_SOURCE TEXT:_
○ ○ ○ ○

In Those Fading Stars: This collection of short fiction contains stories that straddle the line between magical realism, science fiction, and horror. A father who must trade a week of his own life to keep his son alive one day at a time. Three robots conducting a seance. A couple on a budget Honeymoon to another planet confronted by a living acidic gas cloud. A world where humans molt like cicadas. There are no limits to what these stories contain, the darkness they probe, or the characters at their center.
The Neverborn Thief: When young Connor Brighton woke in the middle of the night to discover his shadow being stolen, he found himself thrust on a perilous quest into the treacherous Shadowlands in pursuit of the thief to get it back. As he establishes tenuous friendships with denizens of the Shadowlands he doesn't know if he can trust, will he recover the part of himself that was stolen before who he is vanishes forever?

○ ○ ○ ○

_SET TASK 1:_
In the records below, find every line that contains the word "where" and copy each of those lines. Case counts.

○ ○ ○ ○

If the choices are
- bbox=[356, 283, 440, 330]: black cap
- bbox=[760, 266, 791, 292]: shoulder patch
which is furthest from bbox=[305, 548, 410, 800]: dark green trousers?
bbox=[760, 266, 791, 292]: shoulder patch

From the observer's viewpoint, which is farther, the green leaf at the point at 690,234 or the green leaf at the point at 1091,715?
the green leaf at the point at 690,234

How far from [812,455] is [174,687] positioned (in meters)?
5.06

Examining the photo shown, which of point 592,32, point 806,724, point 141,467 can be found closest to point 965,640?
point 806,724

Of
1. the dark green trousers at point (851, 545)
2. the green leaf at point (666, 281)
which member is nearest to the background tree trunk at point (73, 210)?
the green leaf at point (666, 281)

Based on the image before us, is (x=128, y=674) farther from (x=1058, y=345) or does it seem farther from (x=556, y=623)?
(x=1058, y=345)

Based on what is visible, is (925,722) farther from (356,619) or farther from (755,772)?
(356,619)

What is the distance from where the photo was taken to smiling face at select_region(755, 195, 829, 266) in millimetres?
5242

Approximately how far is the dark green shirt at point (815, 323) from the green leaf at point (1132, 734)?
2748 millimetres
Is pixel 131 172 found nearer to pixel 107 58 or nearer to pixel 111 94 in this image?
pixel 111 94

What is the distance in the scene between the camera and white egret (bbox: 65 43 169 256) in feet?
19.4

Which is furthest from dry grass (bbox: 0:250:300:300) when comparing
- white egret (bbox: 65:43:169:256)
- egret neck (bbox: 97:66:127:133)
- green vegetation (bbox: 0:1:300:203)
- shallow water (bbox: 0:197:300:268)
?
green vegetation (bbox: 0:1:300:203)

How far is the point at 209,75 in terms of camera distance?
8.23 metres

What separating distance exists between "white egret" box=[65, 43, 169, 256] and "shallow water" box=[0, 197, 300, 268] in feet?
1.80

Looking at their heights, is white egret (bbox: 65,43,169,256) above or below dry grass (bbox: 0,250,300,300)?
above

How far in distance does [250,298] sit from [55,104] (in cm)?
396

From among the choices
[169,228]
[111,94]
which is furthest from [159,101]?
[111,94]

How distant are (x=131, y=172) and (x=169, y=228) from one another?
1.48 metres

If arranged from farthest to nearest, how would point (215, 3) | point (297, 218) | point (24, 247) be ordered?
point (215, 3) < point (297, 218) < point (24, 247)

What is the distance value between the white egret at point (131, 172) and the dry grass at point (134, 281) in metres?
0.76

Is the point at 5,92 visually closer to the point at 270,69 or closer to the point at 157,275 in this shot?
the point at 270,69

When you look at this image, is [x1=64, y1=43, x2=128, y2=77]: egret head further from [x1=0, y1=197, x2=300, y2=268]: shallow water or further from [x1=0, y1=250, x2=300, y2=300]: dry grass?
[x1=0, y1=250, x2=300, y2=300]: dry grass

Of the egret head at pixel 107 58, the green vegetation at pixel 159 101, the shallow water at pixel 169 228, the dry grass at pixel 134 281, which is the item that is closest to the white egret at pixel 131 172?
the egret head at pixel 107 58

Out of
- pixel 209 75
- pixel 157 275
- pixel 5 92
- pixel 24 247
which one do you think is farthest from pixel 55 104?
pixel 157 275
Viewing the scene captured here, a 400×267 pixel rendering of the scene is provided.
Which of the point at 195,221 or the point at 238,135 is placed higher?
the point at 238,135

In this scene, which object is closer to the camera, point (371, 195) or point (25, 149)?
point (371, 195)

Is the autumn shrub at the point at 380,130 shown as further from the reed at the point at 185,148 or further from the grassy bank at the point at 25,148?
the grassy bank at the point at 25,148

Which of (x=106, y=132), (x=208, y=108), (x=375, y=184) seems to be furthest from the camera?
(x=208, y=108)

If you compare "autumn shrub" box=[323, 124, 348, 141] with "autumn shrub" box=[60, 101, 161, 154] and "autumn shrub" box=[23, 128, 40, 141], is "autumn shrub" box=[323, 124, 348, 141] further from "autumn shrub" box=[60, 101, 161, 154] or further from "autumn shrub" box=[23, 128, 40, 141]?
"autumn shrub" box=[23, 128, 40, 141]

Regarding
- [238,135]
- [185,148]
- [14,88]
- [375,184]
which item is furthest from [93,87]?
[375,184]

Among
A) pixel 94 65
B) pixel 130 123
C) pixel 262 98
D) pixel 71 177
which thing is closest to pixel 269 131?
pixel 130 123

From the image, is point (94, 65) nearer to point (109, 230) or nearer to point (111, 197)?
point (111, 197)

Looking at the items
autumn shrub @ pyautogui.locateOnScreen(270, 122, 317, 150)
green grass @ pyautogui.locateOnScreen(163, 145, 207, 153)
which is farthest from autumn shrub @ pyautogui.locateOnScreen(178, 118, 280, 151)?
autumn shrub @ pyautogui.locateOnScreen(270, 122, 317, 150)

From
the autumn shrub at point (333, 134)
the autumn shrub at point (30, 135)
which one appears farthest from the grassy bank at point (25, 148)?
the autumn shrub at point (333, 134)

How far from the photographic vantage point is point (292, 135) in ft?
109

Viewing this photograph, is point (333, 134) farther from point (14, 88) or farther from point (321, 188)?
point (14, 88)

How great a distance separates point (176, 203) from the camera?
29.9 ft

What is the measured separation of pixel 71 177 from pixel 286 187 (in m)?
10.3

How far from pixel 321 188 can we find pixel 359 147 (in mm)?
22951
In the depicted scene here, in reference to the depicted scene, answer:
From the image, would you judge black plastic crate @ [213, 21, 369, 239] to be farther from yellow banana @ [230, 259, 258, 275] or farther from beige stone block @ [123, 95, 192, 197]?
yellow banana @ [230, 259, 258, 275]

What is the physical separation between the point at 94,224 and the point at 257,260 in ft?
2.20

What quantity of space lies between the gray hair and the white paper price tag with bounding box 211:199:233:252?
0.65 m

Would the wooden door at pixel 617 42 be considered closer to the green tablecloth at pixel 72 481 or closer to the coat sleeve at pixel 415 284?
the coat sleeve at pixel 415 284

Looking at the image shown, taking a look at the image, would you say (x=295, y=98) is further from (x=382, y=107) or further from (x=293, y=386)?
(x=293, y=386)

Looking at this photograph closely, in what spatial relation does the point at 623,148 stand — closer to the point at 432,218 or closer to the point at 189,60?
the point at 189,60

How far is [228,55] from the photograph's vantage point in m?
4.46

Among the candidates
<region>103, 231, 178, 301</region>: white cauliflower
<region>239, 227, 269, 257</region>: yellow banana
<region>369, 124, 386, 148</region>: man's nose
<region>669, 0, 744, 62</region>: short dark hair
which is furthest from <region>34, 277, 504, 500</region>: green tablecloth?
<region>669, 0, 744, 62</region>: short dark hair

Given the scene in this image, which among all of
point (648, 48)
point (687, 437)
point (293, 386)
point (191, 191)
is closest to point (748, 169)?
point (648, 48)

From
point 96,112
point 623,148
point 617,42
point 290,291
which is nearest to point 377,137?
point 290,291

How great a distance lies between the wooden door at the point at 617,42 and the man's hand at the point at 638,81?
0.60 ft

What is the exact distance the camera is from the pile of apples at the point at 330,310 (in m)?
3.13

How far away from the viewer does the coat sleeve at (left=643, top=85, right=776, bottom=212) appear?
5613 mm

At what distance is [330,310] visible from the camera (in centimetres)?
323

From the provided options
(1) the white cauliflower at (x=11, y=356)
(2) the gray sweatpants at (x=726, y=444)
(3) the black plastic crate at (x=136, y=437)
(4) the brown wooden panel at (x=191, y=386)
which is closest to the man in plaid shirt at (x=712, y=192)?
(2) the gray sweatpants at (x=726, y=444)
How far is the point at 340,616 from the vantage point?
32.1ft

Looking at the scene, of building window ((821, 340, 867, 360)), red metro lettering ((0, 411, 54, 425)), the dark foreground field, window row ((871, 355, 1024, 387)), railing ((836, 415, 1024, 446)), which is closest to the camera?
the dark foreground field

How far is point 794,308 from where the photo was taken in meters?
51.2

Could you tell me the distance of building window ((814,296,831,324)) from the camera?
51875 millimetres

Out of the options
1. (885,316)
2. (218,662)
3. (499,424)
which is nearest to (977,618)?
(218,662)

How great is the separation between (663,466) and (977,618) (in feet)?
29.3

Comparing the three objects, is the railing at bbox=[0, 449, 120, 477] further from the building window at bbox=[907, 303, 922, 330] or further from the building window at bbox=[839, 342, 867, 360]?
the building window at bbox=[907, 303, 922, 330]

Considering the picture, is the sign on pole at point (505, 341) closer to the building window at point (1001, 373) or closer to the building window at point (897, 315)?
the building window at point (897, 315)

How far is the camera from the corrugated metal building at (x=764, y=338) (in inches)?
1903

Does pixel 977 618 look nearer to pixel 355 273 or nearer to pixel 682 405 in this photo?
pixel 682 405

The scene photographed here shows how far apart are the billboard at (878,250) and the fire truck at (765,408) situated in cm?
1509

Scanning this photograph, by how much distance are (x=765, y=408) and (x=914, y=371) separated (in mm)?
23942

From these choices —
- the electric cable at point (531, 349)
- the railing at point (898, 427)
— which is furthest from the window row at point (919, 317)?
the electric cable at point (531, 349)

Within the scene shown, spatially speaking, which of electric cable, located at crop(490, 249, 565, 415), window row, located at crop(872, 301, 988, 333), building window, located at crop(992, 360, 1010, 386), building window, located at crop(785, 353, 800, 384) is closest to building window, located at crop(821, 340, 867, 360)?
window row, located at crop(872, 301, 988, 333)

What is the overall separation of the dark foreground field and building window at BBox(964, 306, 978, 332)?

○ ○ ○ ○

_SET TASK 2:_
Copy the passage from "In Those Fading" to "at their center." in the book descriptions above, word for word.

_WORKED ANSWER 1:_
What is the distance from where the photo was taken to smiling face at select_region(755, 195, 829, 266) in millimetres?
How far is point 794,308 from where the photo was taken in meters?

_WORKED ANSWER 2:_
In Those Fading Stars: This collection of short fiction contains stories that straddle the line between magical realism, science fiction, and horror. A father who must trade a week of his own life to keep his son alive one day at a time. Three robots conducting a seance. A couple on a budget Honeymoon to another planet confronted by a living acidic gas cloud. A world where humans molt like cicadas. There are no limits to what these stories contain, the darkness they probe, or the characters at their center.